Da waren Flugzeuge zu erreichen und Rechnungen zu bezahlen, heißt es in der ersten
Strophe. Und darum hat er nicht mitbekommen, wie der Sohn Laufen und Sprechen
gelernt hat. Und darum kann er seinem Sohn zwar zum zehnten Geburtstag den Ball
schenken, aber nicht die Zeit dazu, um ihn gut werfen zu lernen.
------------------------------------------------------------------------------------In der gerade gehörten dritten Strophe verändert sich die Beziehung. Jetzt endlich hätte
der Vater mal Zeit. Leider ist der Sohn aber daran nicht mehr sonderlich interessiert. Er
hätte viel lieber die Autoschlüssel. So kommt der Vater gar nicht mehr dazu, seinem Sohn
mal zu sagen, wie stolz er auf ihn ist.
Das ist buchstäblich ein Schlüsselerlebnis. Der Vater erkennt: Mein Sohn hat keine Zeit
für mich. Und das – so dämmert es ihm allmählich – ist kein Wunder. Denn umgekehrt
hatte er ja auch oft genug keine Zeit für seinen Sohn. Ihre Lebensgeschichten waren zu
wenig miteinander verbunden.
Das ist ihm allerdings erst spät klar geworden: im Lied gerade gestern. Da hat er seinen
Sohn nämlich angerufen: „Ich würde dich gerne sehen, wenn du nichts dagegen hast.“
Doch der Sohn hat was dagegen: „Ich würde ja gerne, wenn ich nur die Zeit dazu hätte.
Denn schau mal: Mein neuer Job ist der reinste Stress und die Kinder haben die Grippe.“
Und dann kommt der Killersatz: „Es war schön, mal mit dir gesprochen zu haben.“
Da ist nichts mehr zu sagen. Da ist nichts mehr zu machen. Und so bleibt für den Vater nur
eine bittere Erkenntnis:
------------------------------------------------------------------------------------„Mein Sohn war genau wie ich.“
Ich sehe ihn geradezu vor mir: Betroffen und traurig sitzt er da, starrt auf den
Telefonhörer und fragt sich, was da falsch gelaufen ist.

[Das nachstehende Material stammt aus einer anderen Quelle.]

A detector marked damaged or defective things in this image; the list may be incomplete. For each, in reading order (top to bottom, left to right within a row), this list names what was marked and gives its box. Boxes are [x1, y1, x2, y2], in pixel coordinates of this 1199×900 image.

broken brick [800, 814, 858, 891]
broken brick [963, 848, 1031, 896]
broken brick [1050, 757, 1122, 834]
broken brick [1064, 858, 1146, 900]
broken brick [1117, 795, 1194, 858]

Natürlich scheint die Antwort auf der Hand zu liegen: Hätte er sich halt mehr Mühe geben
müssen! Zeit hat man nicht, Zeit nimmt man sich. Aber so einfach ist es nicht: Es hat
leicht reden, wer selbst nicht beruflich dauernd unterwegs ist und eine Familie finanziell
über Wasser halten muss.
Harry Chapins Song fordert den Hörer heraus, eigene Eltern-Kind-Erfahrungen in den
Blick zu nehmen. Wer im Internet auf Youtube die Kommentare zu dem Song durchliest,
dem wird das sehr deutlich: Manche Hörer erleben das Lied als tief traurig – weil sie
selbst ganz ähnliche Erfahrungen gemacht haben. Nie hatte der Vater Zeit, nie war er da!
Andere trauern selbst als Väter verpassten Chancen hinterher. Ein Teil hört sich das ganz
entspannt an und denkt: Ja, so ist das eben – aber nicht bei mir! Bei einem anderen Teil
wieder kocht sofort die Wut auf das Versagen der eigenen Eltern hoch.

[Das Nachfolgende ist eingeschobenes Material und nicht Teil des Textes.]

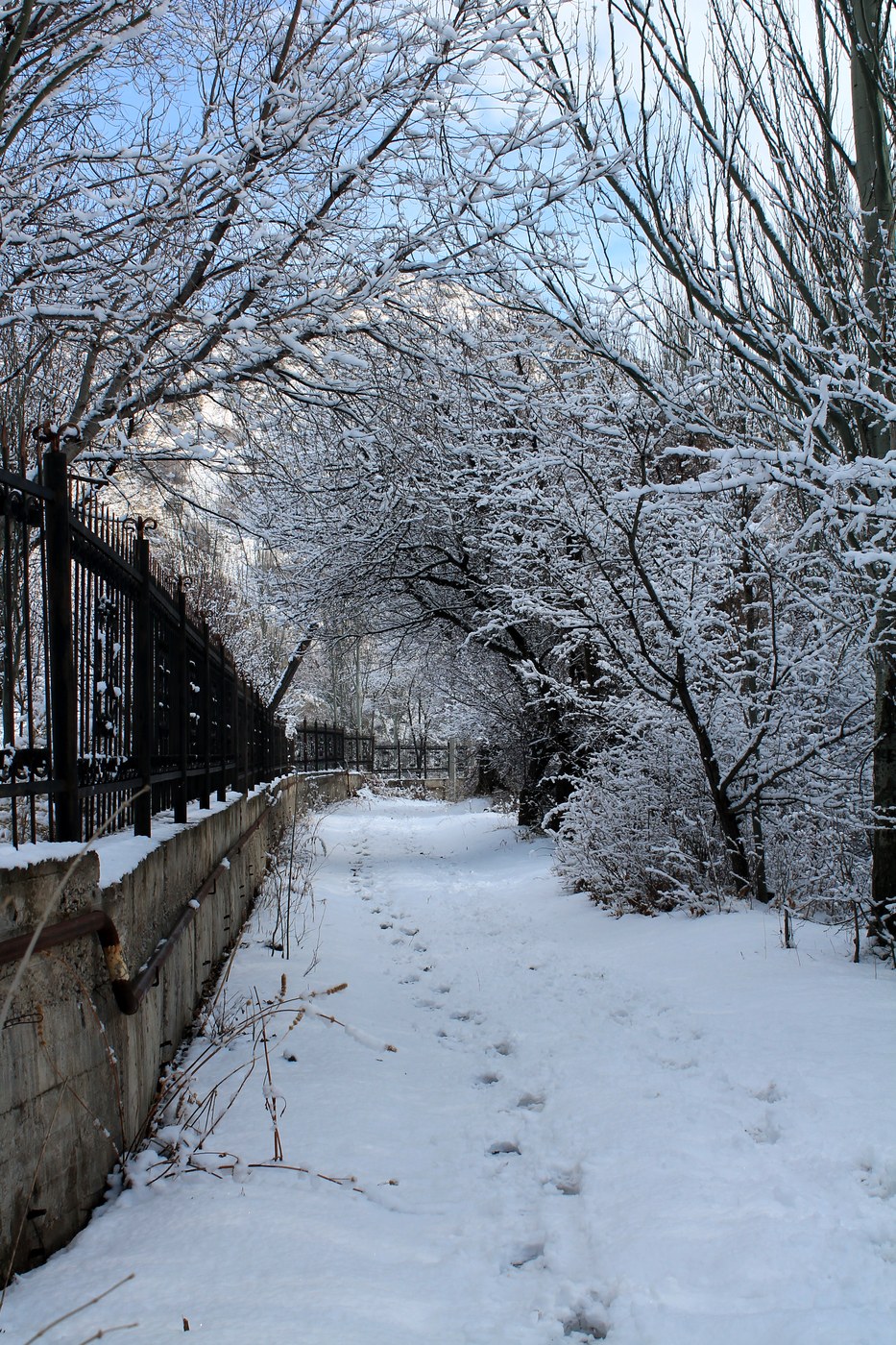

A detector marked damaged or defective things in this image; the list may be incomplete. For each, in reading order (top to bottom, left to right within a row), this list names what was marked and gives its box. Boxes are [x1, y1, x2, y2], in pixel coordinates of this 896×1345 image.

rusted metal bracket [0, 803, 269, 1015]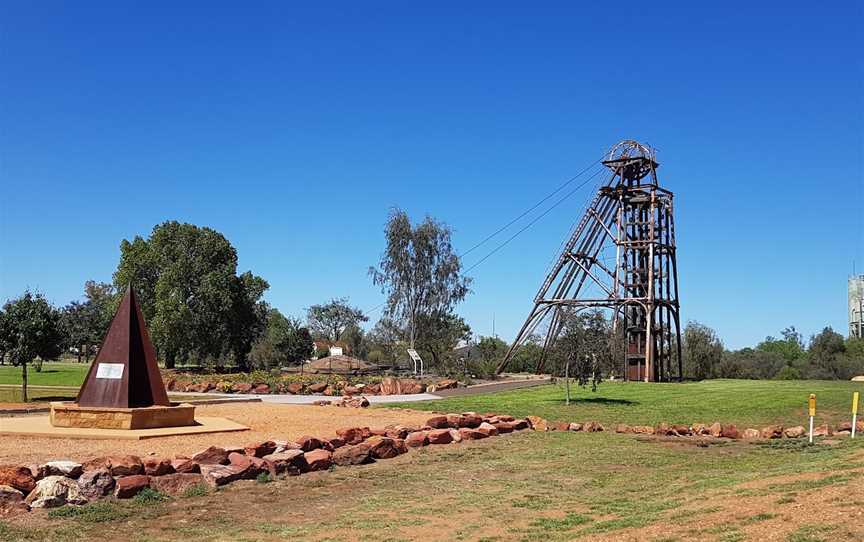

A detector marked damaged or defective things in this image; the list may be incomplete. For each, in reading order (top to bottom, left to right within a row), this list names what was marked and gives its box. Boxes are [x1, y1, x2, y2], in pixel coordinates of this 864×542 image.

triangular rusty monument [76, 288, 170, 408]
rusty metal tower [500, 141, 680, 382]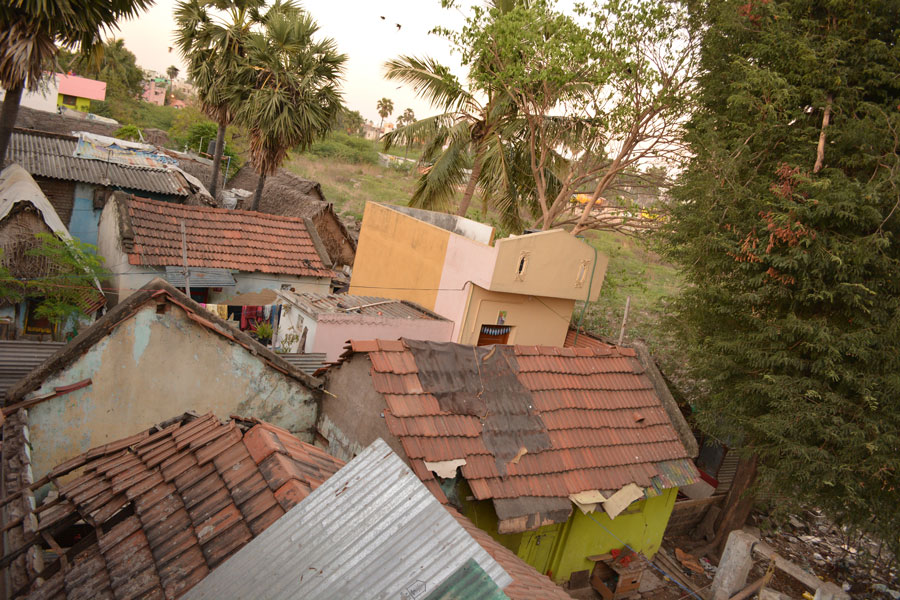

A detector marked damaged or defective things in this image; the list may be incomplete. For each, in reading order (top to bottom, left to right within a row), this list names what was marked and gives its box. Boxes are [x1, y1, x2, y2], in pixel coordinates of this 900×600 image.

rusty metal roof [8, 129, 192, 197]
peeling plaster wall [24, 302, 318, 480]
rusty metal roof [15, 412, 348, 600]
peeling plaster wall [314, 356, 402, 464]
rusty metal roof [278, 292, 446, 322]
rusty metal roof [342, 340, 700, 532]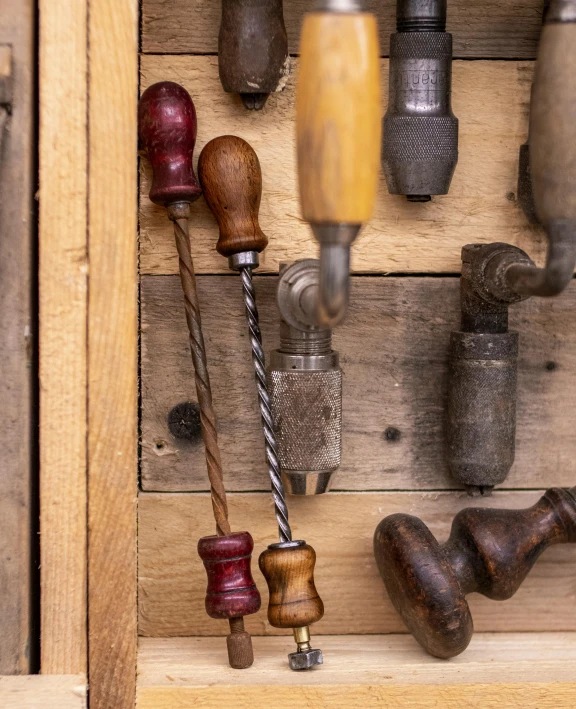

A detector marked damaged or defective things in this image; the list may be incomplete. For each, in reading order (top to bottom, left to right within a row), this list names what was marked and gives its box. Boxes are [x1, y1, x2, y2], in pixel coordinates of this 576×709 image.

rusty metal tool [138, 84, 260, 668]
rusty metal tool [217, 0, 288, 109]
rusty metal tool [198, 134, 324, 668]
rusty metal tool [296, 0, 382, 328]
rusty metal tool [382, 0, 460, 202]
rusty metal tool [450, 1, 576, 492]
rusty metal tool [374, 486, 576, 660]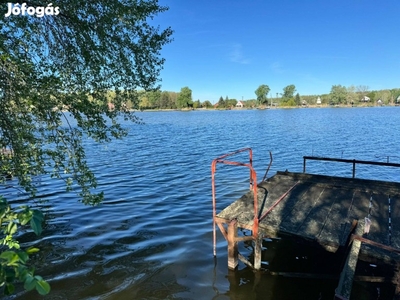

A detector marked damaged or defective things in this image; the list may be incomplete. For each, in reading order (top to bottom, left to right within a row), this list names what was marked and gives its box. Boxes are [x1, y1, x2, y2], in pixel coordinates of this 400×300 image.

rusty red railing [212, 148, 260, 255]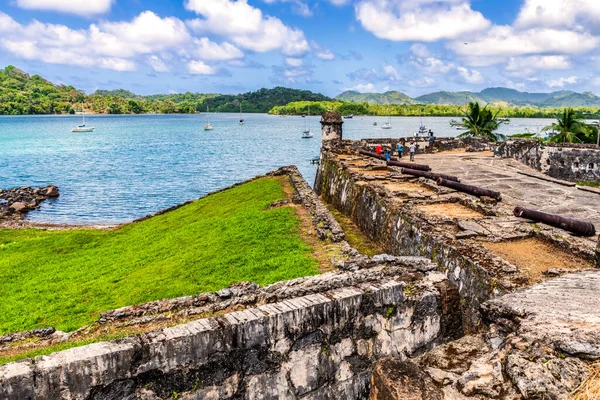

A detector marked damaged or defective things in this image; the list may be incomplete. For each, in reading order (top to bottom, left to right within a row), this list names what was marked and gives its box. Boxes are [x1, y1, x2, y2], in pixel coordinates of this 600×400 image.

rusty cannon barrel [436, 179, 502, 202]
rusty cannon barrel [510, 208, 596, 236]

Harry Chapin selbst hat mal bei einem Konzert gesagt: „Ganz ehrlich – dieses Lied
erschreckt mich zu Tode.“ Vermutlich hat er in dem Augenblick an seine eigenen
Erziehungsfehler gedacht. Und wahrscheinlich hätte auch er gerne mehr Zeit für seine
eigene Familie gehabt.
„Die Väter essen die Trauben, und den Söhnen werden die Zähne stumpf“. So sagt es ein
altes Sprichwort aus der Bibel. Ob Eltern da sind oder nicht, was sie tun und was sie
lassen – es wirkt sich auf jeden Fall im Leben ihrer Kinder aus.
Die Äpfel fallen eben nicht weit vom Stamm, auch wenn mancher Apfel anschließend alles
daran setzt, so weit wie möglich über die Wiese wegzurollen.
Ich selbst bin jedenfalls zufrieden damit, meine Wurzeln ganz in der Nähe des Stammes
zu schlagen. So genieße ich es auch, die Orte meiner Kindheit aufzusuchen. Und ich kann
mich ganz entspannt zurücklehnen und weiter die Musik meiner Eltern hören.